Relembre: Caso Queiroguinha: filho de ministro da Saúde atua como intermediário de pedidos de recursos, relatam prefeitos
Os registros mostram ainda que, em algumas ocasiões, Queiroguinha passou a maior parte do dia na sede do ministério. Entrou de manhã e só saiu no fim do dia. Além disso, o estudante de medicina também frequentou a pasta mesmo quando o pai dele estava fora de Brasília, inclusive em viagens internacionais.
No dia 22 de dezembro do ano passado, por exemplo, ele esteve no ministério da Saúde por mais de uma hora, no fim da tarde, enquanto a agenda de Queiroga registrava que ele estava em um evento em Buenos Aires, na Argentina.
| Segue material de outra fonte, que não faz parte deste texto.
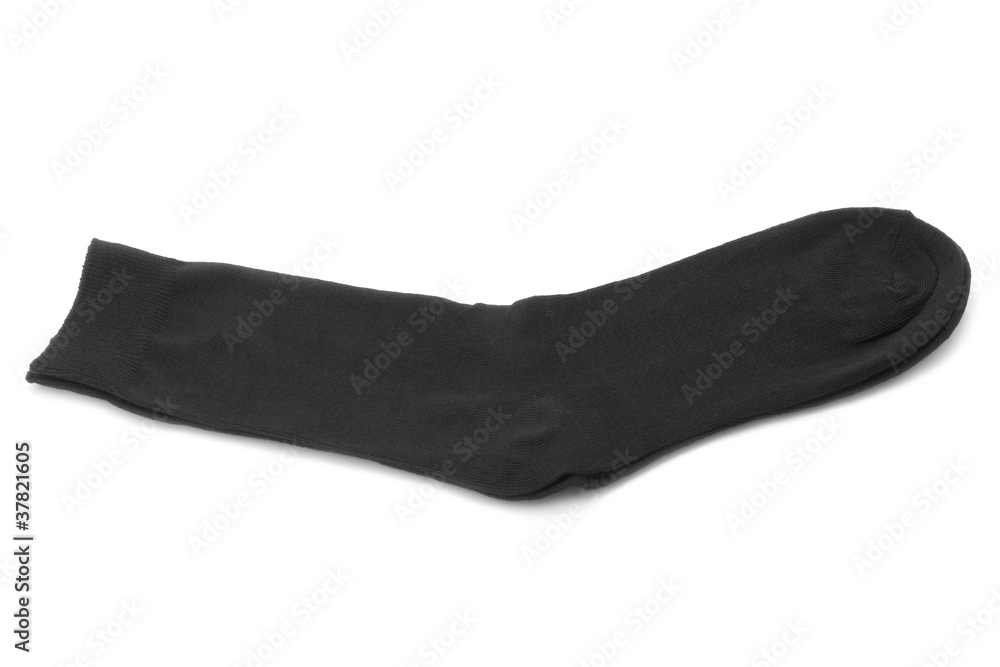 Black socks close-up on a white background Black socks close-up on a white background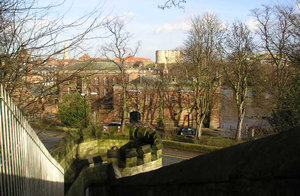 From Baile Hill – view across the Ouse, 1 February 2004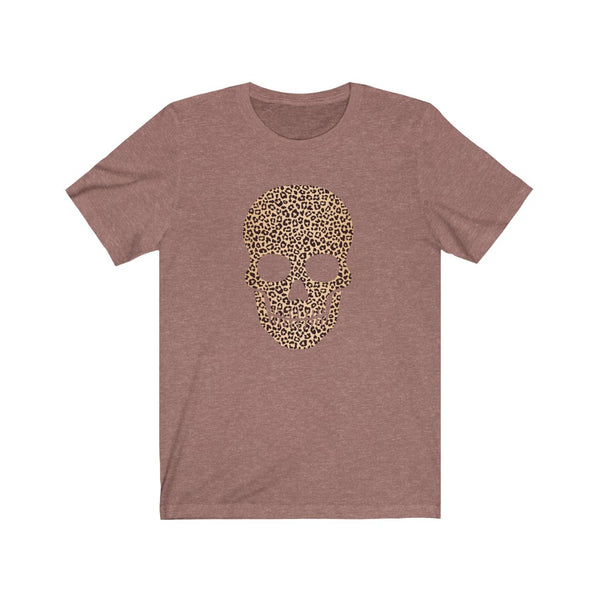 Skull Head Leopard Unisex Tee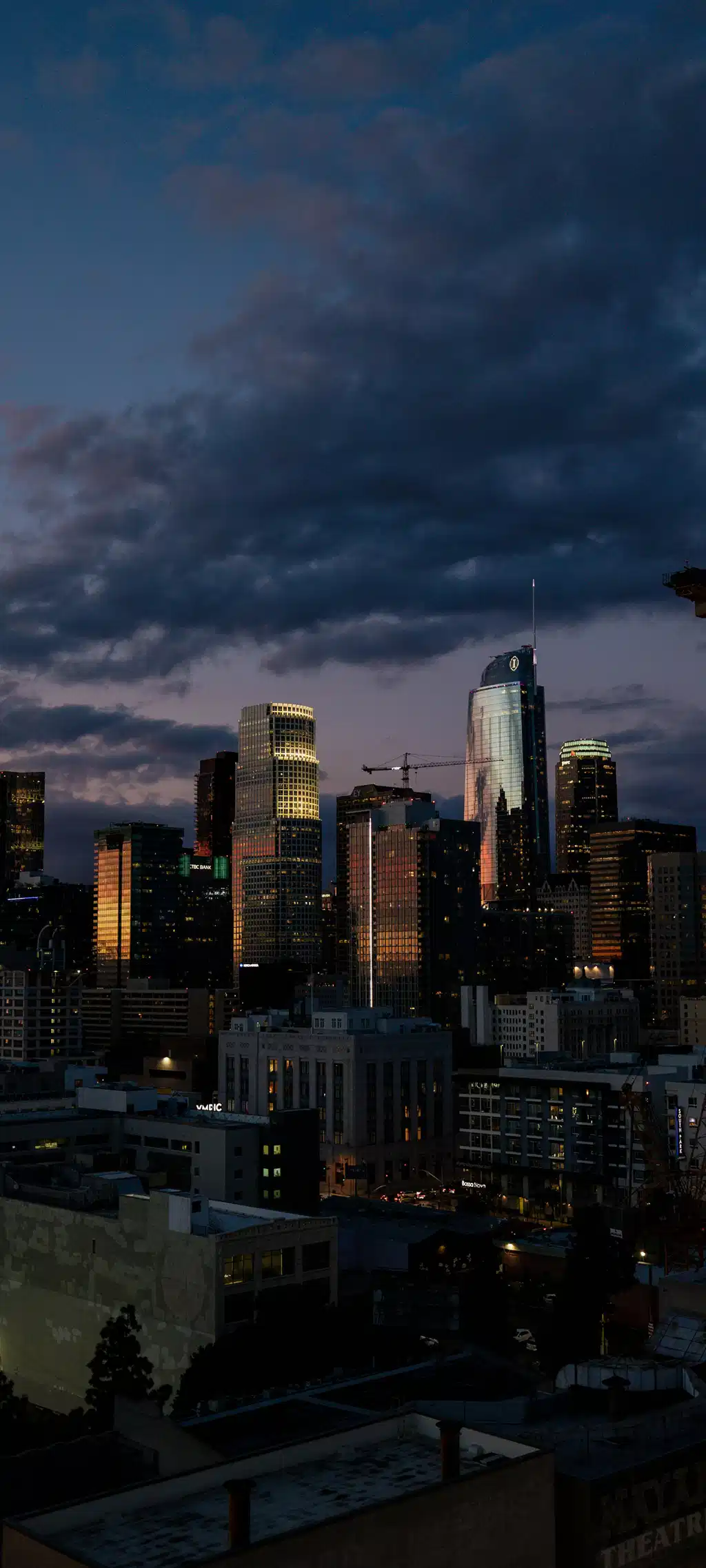 City Skyline Dusk Panoramic Vertical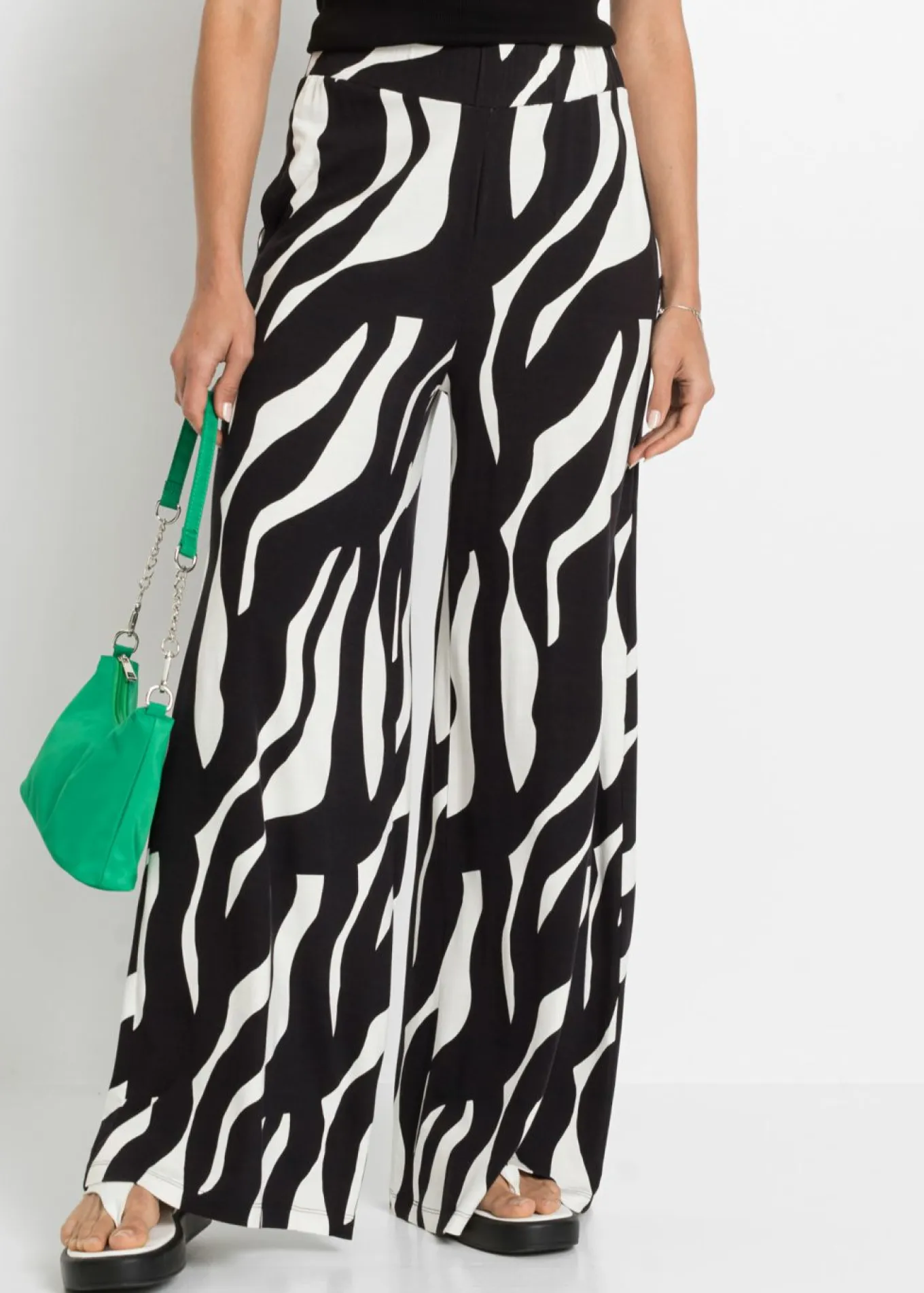 Pantalón de punto de mezcla de viscosa suave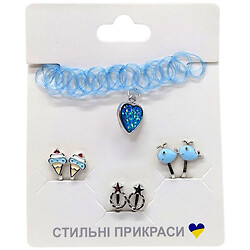 Набор аксессуаров для девочек, серьги, пакет, Mic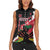 Personalised Ayiti Neg Marron Women Sleeveless Polo Shirt Dashiki Mix Polynesian Pattern - Wonder Print Shop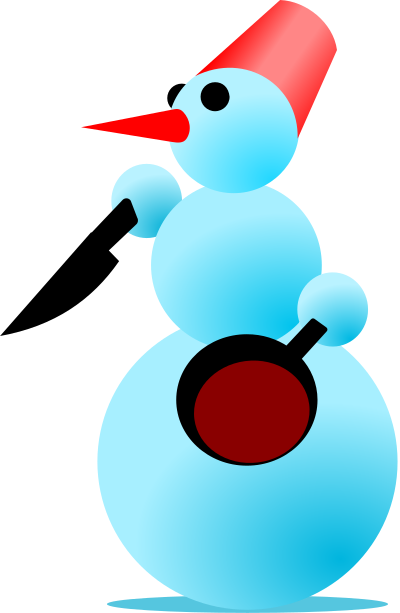 Snowman-Cannibal by Rones clipart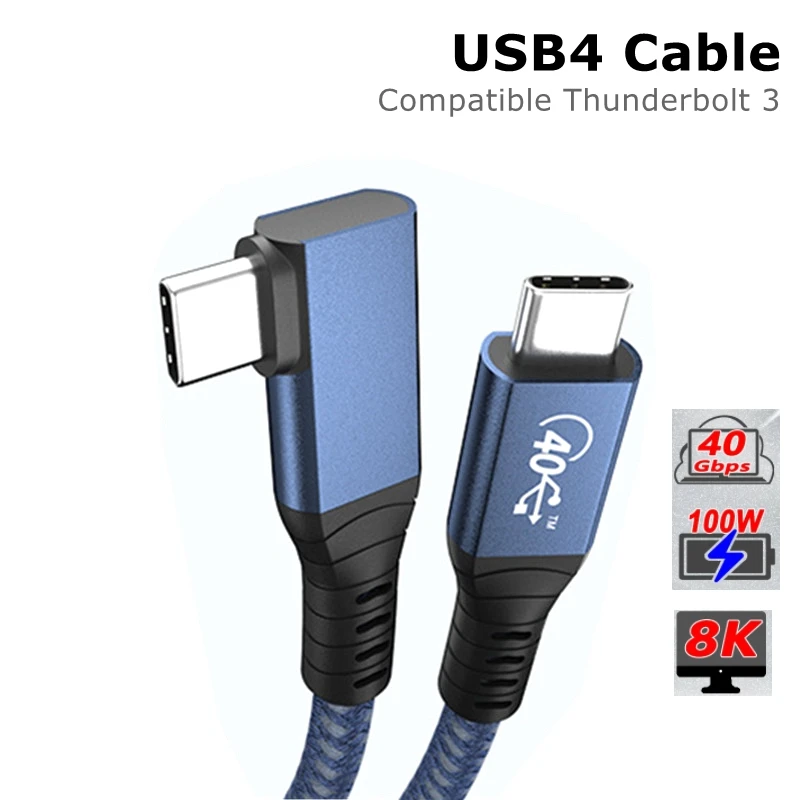 Кабель USB Type-C Thunderbolt 1 м 100 Вт 40 Гбит/с | Электроника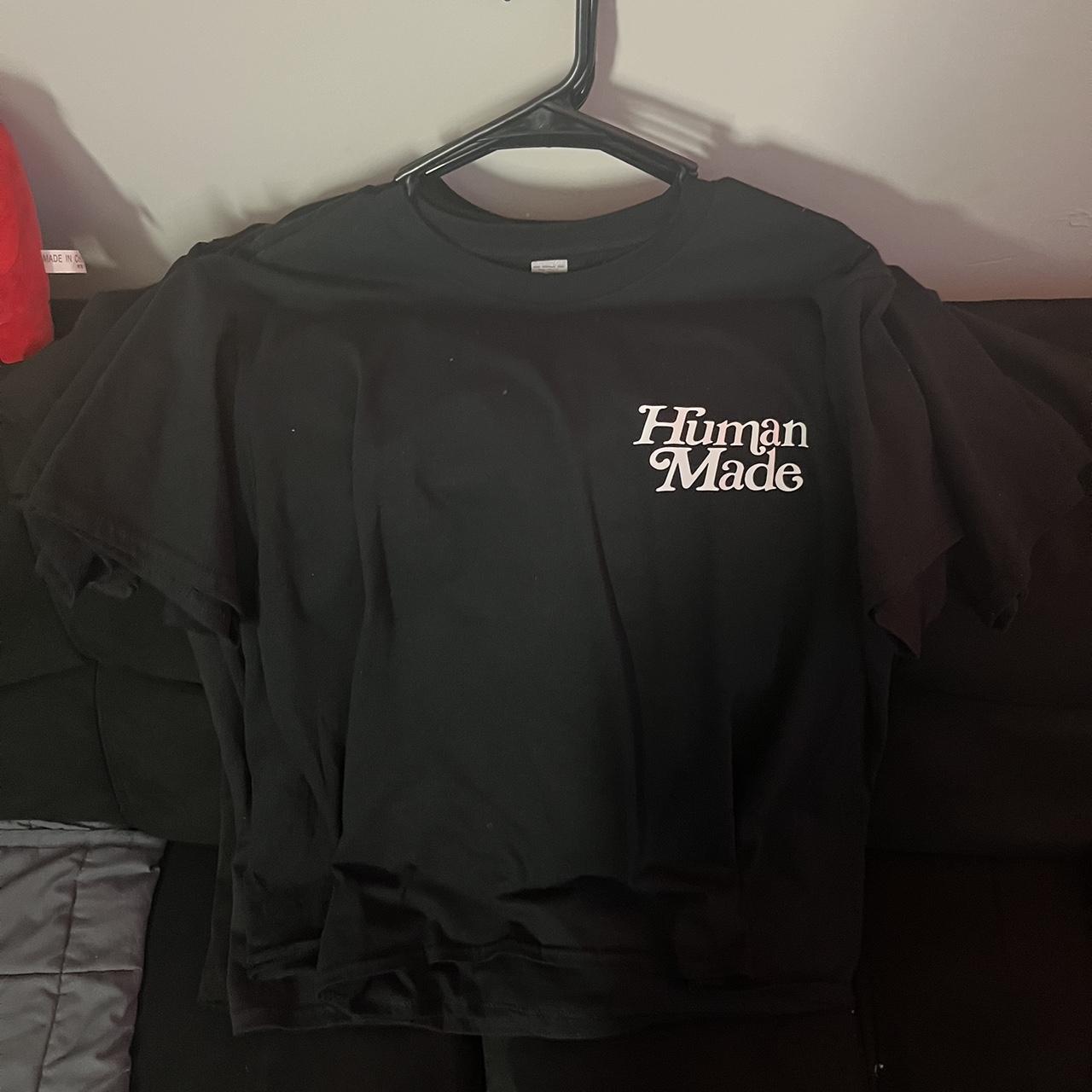 Human Made Girls Don't Cry t-shirt. Nigo - Depop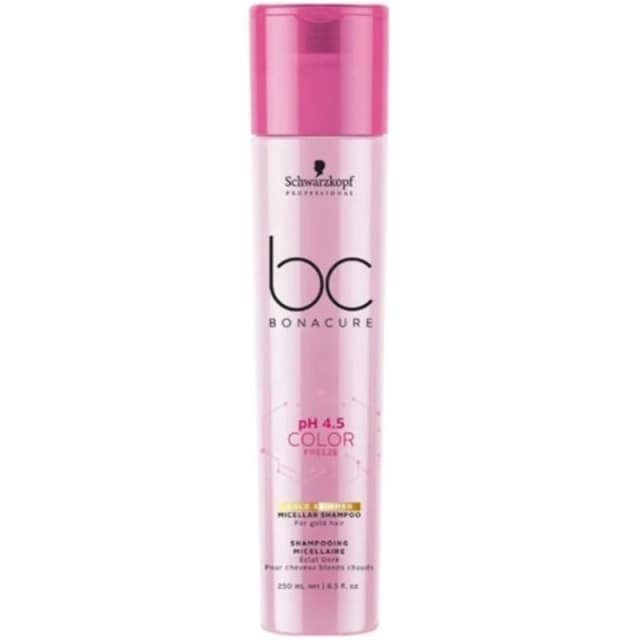 Schwarzkopf Professional BC Bonacure pH 4.5 Colour Freeze Gold Shimmer Micellar Shampoo 250ml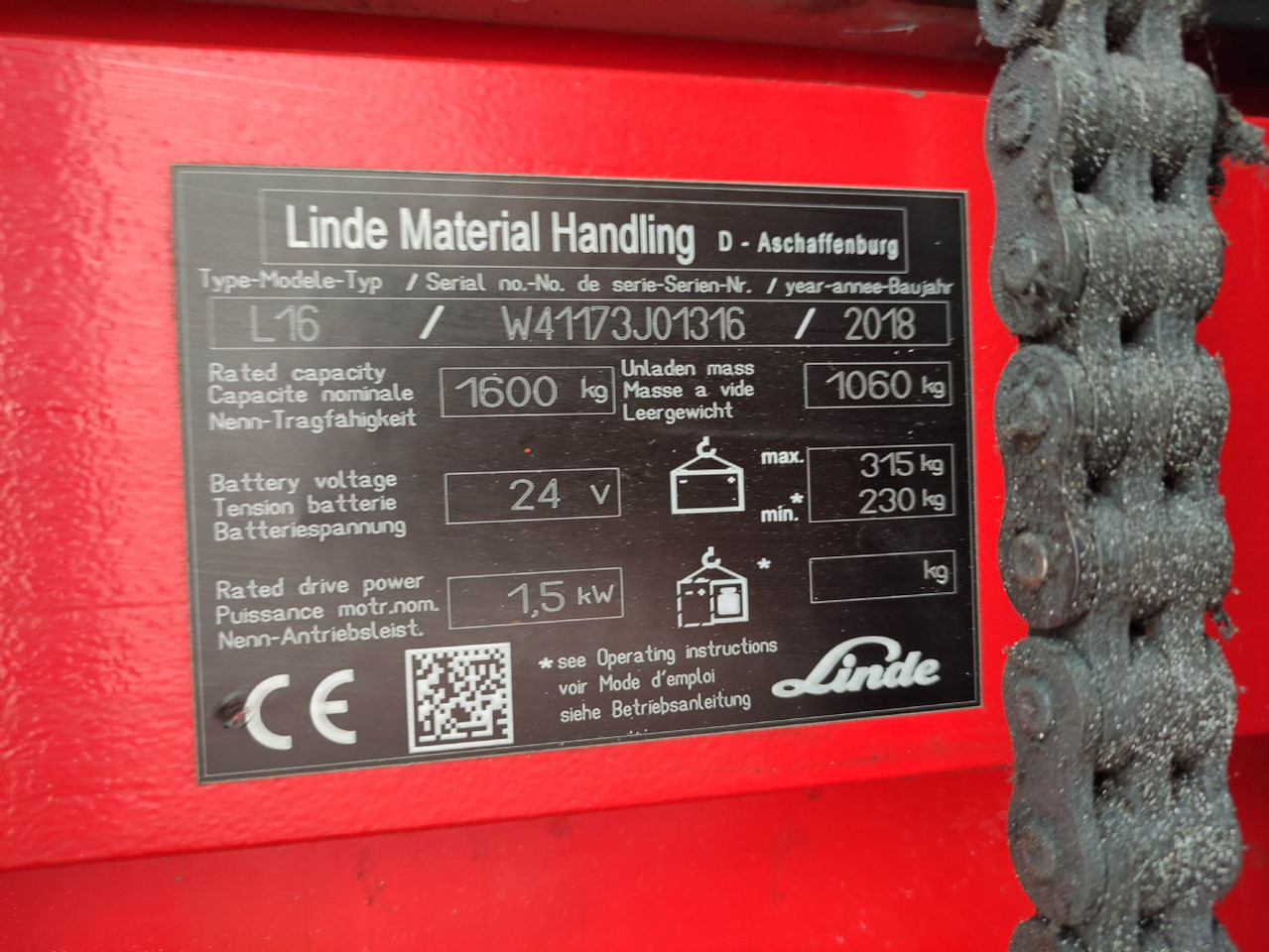 Linde L16-1173 (LACK NEU) - Slagač: slika 5 Linde L16-1173 (LACK NEU) - Slagač: slika 5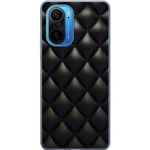 Xiaomi Poco F3 Transparent Mobilskal Lyxiga rutor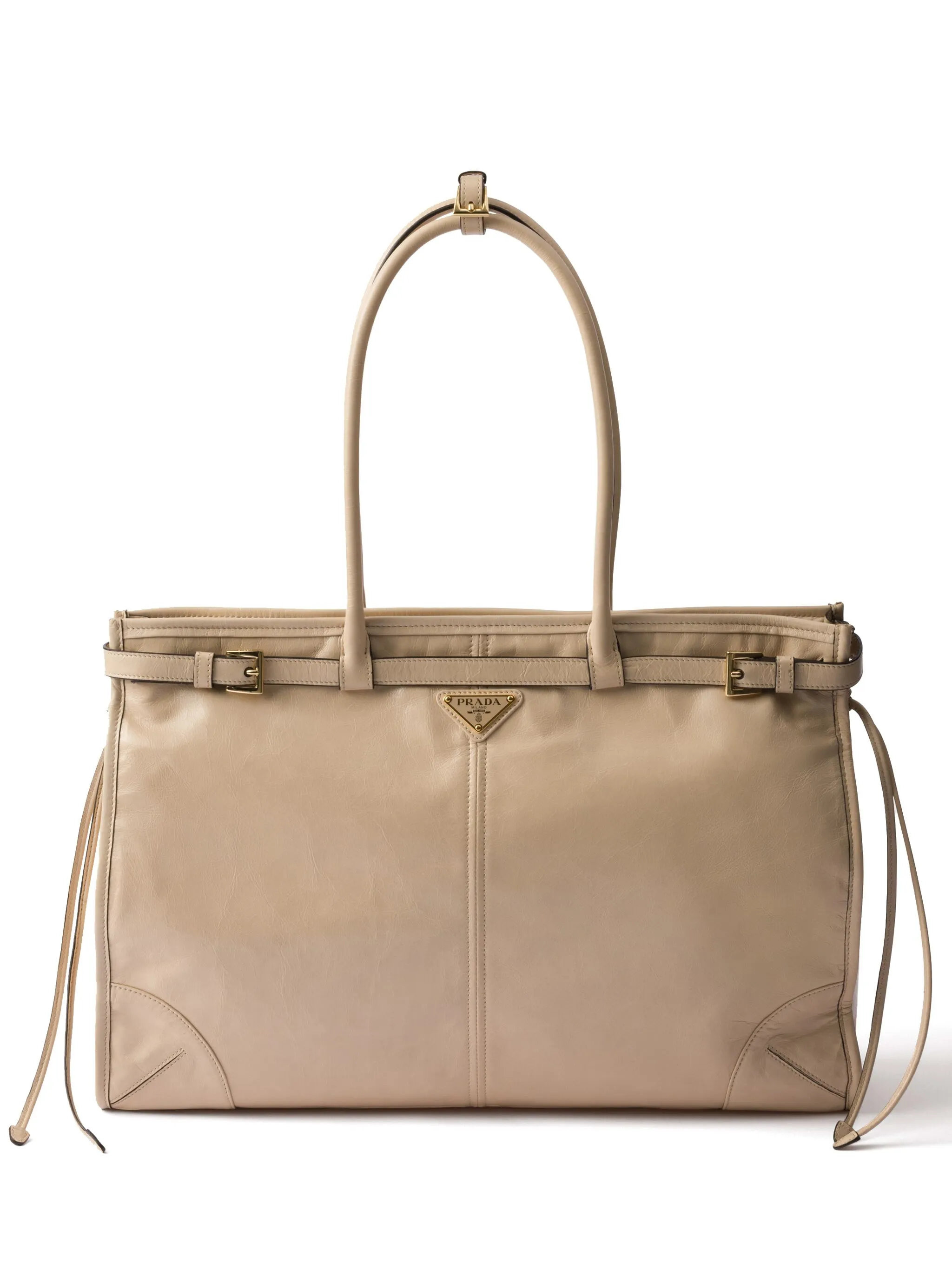 

Большая сумка-тоут Bonnie Prada, бежевый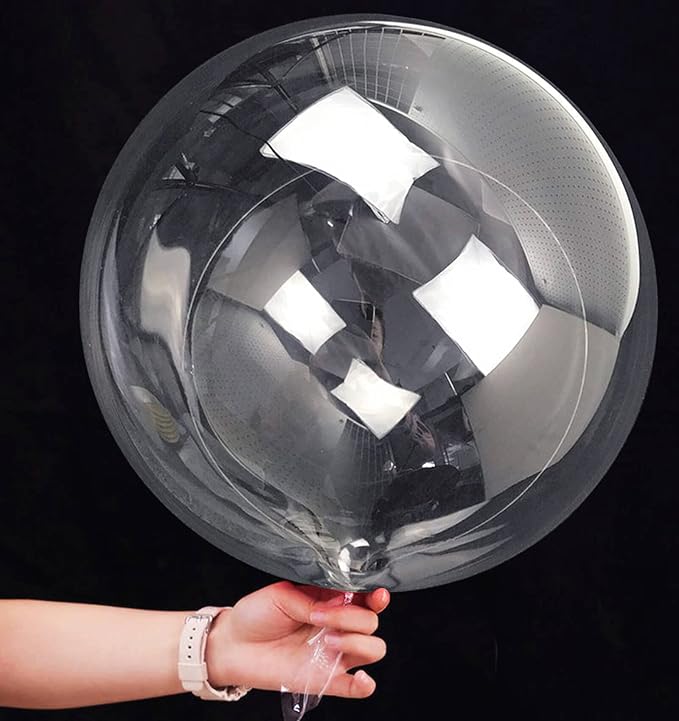 20 Inch Bobo Balloons, Large Bubble Balloons | Transparent Bubble Balloon by Aredpoook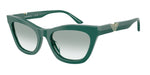 63248E - Shiny Green / Clear Gradient Green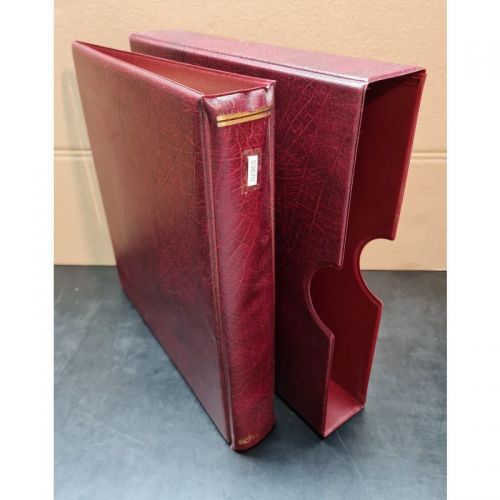 Schaubeck Ringbinder+Kassette 6 Ringe  gebraucht  rot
Doze dias antes, Queiroga estava em viagem a Belo Horizonte, mas Queiroguinha, naquele dia, passou mais de cinco horas no gabinete do pai, das 14h11 às 19h52.
Como mostrou o GLOBO em uma série de reportagens publicadas em junho, Queiroguinha tem sido levado pelo pai a eventos do ministério da Saúde em que são anunciadas liberações de recursos públicos a municípios da Paraíba. Nessas ocasiões, o estudante de medicina se aproxima de prefeitos para os quais tem pedido apoio nas eleições deste ano.
Especialista em Direito Administrativo e mestre em Políticas Públicas, o advogado Pedro Henrique Custódio Rodrigues afirma que há, nesses casos, violações à lei eleitoral e aos princípios que regem a administração pública.
— Temos duas análises: Uma sobre os princípios que regem a administração pública, já que o filho não exerce qualquer função pública e mesmo assim se utiliza do cargo do pai em benefício próprio. Primeiro eu digo existir um flagrante violação aos princípios que regem a administração pública, principalmente o princípio da impessoalidade e da moralidade. E segundo há uma questão eleitoral. Ele, como pré-candidato, pode estar violando a legislação eleitoral ao passo que utiliza dessa proximidade com o pai, nos eventos, para fazer uma campanha antecipada. Temos aí uma vantagem indevida flagrante, que é o fato de ele se utilizar do cargo que o pai ocupa em benefício próprio — afirma Rodrigues.